Falar a verdade sobre a experiência humana não é fácil. O mesmo se repete em toda forma de comunicação já criada — memórias, ficção, telefonema, post em blogs, e eu imagino até hieróglifos. O ego atrapalha o interlocutor, assim como o amor. Nós escritores podemos dizer algo machista sobre a crueldade autoral, mas, em algum lugar, a maioria de nós sucumbe ao desejo de proteger alguém de um olhar abrasador – mesmo que apenas nós mesmos.
Em meio a essa confusão de impulsos, a ficção é a melhor maneira de saber ser sincero. Com amigos imaginários, não há quem proteger, e a permissão de falar com liberdade é sempre garantida. Meus personagens podem tropeçar, derrubar coisas e agir errado sem causar embaraço ou briga. Além disso, quanto mais eu me aventuro fora da minha própria vida, menos limitado me sinto pelo meu próprio ego e meus medos, e mais livre sou para entrar nas sempre arriscadas camadas da experiência humana: as pessoas falam… mas, por baixo disso, há o que sentimos – esse relâmpago de raiva reprimida ou alegria inesperada … mais abaixo está o pensamento contundente e proibido… e adiante no subsolo da consciência, uma questão de tolhimento. Se o acesso a este terreno é um benefício do que Daniel Mendelsohn chama de “mascaras de proteção oferecidas pela ficção”, então parece valer a pena abrir mão da autoridade confortante da realidade (essa história é importante porque ela de fato aconteceu).
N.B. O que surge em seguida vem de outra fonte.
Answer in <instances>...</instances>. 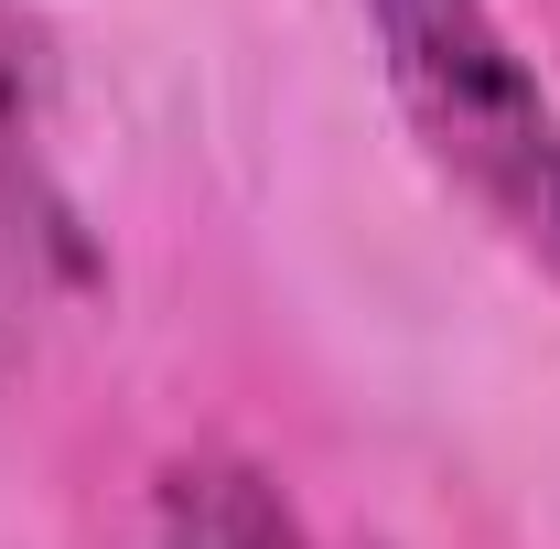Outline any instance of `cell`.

Cada gênero, é claro, oferece o seu poderoso mapa literário da experiência humana. Mas é para a ficção que eu me volto, como escritora e leitora, quando sufocada pelas notícias; pela alegria roteirizada dos posts do Facebook; por vozes gravadas que me ajudam a navegar rodovias, menus telefônicos, compra de presentes e escolhas de remédios, todos tão despojados de humanidade que eu nem consigo evitar repetir o final de Prufrock: “até que vozes automatizadas nos acordem e nós nos afoguemos”.
Escrever, no seu mais alto nível, nos surpreende simultaneamente com os dois lados da mesma moeda: Outras pessoas vivenciam o mundo diferente de mim, e eu não sou o único — outros sentem exatamente o mesmo que eu. Para mim, há prazer na dedicação de anos aprendendo o que um número infinito de fictícios “não eu” podem aprender e experimentar. O faz de conta me faz simpatizar com os outros. É a coisa mais madura que eu sei fazer.
Pelo menos é o que eu digo a mim mesmo, depois que meus filhos foram dormir, quando eu e o cesto de doces que sobraram do dia das bruxas lutamos contra um grande volume de filosofia Iluminista — porque o protagonista do meu novo romance é um filósofo, e eu não vou conseguir escrever bem sobre ela até entender Spinoza.
“Tive vida longa entre aqueles que inventei”, escreveu Bernard Malamud, ele mesmo o pastor de um rebanho iluminado de almas inventadas. Chame-me de maluco — Eu continuo com meus amigos imaginários.